Camping centers now took the place of the black honky-tonks where I'd spent many a happy evening eating gumbo and drinking those maddening 10-oz. cans of Bud (you hand reaches out, and...it feels like a toy), and in fact I only saw one place that looked like it might be okay. On the outskirts of Opelousas, I stopped to shoot a brick building that's always been in disrepair, with someone's horse munching happily away on the weeds and a tree growing in the room just behind him.
The guy in the tractor repair shop came out to ask what I was doing, but he was more amused than anything. Lord knows that, except for its gorgeous courthouse square, Opelousas has been falling apart since I've been visiting it. But the Palace is still there, and I bet you a quarter they still serve fried chicken salad. Ah, I see by
this that they do! Whew! The world's only legit use of Miracle Whip.
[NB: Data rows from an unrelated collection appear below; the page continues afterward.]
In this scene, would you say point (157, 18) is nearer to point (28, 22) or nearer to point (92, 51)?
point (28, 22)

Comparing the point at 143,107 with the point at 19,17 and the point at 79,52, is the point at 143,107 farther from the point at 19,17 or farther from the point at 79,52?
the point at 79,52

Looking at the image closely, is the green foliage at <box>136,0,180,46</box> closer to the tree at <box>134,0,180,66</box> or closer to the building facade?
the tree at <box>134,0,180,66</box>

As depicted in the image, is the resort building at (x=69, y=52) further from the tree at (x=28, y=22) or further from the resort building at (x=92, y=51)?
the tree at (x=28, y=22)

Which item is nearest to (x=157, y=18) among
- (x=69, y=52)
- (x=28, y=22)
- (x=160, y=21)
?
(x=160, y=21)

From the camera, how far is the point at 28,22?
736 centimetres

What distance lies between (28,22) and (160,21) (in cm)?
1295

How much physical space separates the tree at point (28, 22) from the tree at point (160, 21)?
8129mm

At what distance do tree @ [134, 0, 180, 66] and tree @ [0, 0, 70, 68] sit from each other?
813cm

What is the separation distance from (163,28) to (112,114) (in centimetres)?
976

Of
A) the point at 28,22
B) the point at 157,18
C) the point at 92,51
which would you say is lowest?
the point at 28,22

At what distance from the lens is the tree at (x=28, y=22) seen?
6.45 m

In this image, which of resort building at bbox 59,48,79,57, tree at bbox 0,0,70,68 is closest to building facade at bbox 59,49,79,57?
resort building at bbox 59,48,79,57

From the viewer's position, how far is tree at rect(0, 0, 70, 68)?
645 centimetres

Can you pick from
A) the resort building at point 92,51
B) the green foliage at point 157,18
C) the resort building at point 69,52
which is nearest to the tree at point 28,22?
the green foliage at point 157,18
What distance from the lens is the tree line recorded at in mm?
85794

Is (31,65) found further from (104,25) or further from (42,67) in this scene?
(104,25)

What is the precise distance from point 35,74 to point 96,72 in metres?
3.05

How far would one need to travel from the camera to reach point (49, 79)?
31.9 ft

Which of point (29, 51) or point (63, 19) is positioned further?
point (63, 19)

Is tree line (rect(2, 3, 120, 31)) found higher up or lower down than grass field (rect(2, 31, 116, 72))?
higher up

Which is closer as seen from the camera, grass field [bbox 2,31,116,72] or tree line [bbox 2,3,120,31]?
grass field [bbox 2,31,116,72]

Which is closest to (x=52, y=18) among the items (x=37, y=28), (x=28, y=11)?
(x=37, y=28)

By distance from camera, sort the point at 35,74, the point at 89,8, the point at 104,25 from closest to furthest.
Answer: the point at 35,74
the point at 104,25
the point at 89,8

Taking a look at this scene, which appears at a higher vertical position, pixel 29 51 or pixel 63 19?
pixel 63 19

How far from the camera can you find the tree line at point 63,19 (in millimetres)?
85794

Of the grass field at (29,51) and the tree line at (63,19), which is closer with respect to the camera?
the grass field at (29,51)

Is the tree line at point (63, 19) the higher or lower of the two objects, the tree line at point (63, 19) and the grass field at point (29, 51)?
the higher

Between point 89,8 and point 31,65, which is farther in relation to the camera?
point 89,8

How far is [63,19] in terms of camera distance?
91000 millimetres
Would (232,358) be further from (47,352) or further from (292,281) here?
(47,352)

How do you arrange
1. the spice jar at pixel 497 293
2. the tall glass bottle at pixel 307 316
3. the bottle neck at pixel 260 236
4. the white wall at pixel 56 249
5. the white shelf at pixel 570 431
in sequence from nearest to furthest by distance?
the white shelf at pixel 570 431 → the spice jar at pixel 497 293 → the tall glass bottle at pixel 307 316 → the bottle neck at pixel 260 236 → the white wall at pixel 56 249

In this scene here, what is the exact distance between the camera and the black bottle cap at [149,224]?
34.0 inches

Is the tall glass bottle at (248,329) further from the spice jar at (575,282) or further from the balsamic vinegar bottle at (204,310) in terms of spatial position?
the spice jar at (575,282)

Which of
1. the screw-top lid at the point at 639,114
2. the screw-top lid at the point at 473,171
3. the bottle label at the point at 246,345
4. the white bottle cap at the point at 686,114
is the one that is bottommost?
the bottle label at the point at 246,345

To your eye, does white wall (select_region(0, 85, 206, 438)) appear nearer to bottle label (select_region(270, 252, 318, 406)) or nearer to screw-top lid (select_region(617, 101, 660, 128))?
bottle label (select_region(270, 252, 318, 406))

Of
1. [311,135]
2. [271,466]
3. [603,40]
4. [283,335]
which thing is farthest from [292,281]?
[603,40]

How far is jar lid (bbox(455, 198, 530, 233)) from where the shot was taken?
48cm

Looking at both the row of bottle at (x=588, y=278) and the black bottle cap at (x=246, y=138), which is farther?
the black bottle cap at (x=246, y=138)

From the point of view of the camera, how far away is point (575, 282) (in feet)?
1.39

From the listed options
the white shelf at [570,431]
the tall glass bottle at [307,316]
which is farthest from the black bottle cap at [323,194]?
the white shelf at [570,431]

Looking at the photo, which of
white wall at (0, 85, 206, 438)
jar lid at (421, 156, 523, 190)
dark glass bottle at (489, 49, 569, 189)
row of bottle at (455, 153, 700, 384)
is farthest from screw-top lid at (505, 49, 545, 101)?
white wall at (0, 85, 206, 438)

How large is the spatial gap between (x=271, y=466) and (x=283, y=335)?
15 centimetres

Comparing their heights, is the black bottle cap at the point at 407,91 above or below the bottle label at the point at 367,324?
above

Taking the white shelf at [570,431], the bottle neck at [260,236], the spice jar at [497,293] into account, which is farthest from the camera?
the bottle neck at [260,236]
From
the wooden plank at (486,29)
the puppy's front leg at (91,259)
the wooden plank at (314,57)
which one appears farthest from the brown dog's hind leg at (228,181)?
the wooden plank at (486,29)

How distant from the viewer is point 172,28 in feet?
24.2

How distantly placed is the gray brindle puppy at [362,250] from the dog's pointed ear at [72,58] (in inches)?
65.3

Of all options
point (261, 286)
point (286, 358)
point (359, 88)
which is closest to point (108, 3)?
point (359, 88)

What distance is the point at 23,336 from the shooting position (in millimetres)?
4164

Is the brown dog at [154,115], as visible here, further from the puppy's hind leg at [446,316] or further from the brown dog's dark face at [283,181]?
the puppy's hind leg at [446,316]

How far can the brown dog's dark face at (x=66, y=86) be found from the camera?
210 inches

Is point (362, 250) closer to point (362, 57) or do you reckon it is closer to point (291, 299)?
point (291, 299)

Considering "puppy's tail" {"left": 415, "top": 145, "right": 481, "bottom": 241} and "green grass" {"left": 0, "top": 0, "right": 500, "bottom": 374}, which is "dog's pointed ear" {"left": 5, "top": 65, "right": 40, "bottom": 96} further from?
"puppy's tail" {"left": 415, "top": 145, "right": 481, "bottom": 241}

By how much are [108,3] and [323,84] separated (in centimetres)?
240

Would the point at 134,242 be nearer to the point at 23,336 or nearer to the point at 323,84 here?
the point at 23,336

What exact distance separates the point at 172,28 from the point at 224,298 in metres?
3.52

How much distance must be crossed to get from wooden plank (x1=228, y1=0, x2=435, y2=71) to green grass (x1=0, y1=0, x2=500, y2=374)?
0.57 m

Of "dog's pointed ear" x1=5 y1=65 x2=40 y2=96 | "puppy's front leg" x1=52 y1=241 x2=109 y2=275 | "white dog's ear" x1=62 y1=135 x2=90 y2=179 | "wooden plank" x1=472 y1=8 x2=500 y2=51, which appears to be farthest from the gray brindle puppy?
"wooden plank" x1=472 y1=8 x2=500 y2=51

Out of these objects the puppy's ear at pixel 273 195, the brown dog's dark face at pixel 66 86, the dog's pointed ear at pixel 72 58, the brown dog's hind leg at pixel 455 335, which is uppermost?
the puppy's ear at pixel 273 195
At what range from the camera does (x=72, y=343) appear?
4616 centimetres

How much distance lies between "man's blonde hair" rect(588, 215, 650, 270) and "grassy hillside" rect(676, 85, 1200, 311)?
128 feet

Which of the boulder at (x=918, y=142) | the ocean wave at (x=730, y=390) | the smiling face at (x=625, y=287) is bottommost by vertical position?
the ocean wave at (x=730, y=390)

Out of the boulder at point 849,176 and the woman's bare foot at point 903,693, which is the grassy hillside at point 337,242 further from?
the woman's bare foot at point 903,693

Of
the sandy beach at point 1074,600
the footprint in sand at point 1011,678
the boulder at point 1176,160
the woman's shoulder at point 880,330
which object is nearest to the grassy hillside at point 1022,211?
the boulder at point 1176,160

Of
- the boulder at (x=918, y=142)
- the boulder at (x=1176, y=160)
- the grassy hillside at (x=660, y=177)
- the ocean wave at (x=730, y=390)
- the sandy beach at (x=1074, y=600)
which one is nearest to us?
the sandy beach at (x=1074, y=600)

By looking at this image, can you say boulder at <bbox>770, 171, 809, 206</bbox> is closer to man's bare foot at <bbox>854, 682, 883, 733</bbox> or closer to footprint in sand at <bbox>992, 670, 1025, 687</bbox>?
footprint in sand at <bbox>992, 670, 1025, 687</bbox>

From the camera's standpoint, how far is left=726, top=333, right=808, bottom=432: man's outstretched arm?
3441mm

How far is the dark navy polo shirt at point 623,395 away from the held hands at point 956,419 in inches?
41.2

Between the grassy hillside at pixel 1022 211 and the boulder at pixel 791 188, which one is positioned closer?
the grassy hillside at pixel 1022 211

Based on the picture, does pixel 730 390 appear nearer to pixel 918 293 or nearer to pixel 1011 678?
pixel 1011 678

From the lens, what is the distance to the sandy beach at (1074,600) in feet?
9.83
I finished my work at about 6 (and couldn't even find
Poché's because I had a personal GPS blankout in Cecilia like I always do), so I was ravenous. I got back to the motel, downloaded my interviews, and called my friend Dickie to go to Hawk's. He's never been there despite being born and raised in the area and resident there after a distinguished career in New York for dozens of years. Of course, there's a good reason: it's impossible to find. Look at
this map. There's a very important detail there you might miss, which is that the first turn is a couple of feet after you get off the Interstate. We just drove north on 35 til we got to Branch, where a woman in a service station gave us bogus directions that got us onto a really bad gravel road. At one point I drove into a field. But (and boy, did I never expect to say this) thank heavens for cell phones: I called Hawk's and got great directions (thanks, Jennifer!) and soon we were standing in front of this:
Behind that corrugated iron door lie the best crawfish in the world, purged clean of impurities for you head-suckers out there, boiled in water with a perfectly-balanced boil spice mixture, and delivered on Budweiser trays like God intended:
Dickie mowed through his order like a machine and proclaimed them some of the best he'd ever had -- and he's had a lot. I ordered an appetizer-sized bowl of etouffée to start, because I was so starved, and it was also magnificent (note to self: a tad more garlic next time you make it).
It took us about 2 1/2 hours to get there and about 45 minutes to get back, following some other patrons. Their website is right: it's absolutely in the middle of nowhere. It's worth finding.
This morning, I got up at 7 because I had to check out and drive back to Austin, but not without a detour first: I'd stumbled on the town of Grand Couteau one time and can't remember how I did it. It's a perfectly-preserved Cajun village of the early 19th Century, or at least one street is, and some of the other buildings, too. The only better collection of buildings I can think of is in the superb
Vermillionville museum outside Lafayette, which I strongly recommend along with the exhibit near the restored theater in Eunice. Vermillionville, though, has guides who are very knowledgeable. That's why I was able to look at these buildings and understand them better.
This house is from the 1830s.
This store is from the 1840s and was totally restored in 2002 after getting hit by a hurricane.
But the real masterpiece is this 1825 house. The stairs lead to the garçonnière, the complex of rooms upstairs where the older boys and men lived. This is as much a feature of traditional Cajun architecture as the Spanish moss used to chink holes and the spaces between boards -- and, not coincidentally, provide fireproofing at the same time.
All of these houses are in the National Register of Historic Places, and rightly so. I took a last look, jumped in the car, and went back to the Interstate. A couple of hours later, I saw it again.
LOST RIVER
OLD RIVER
This time it meant "Hope to see you again soon." Me, too, me, too.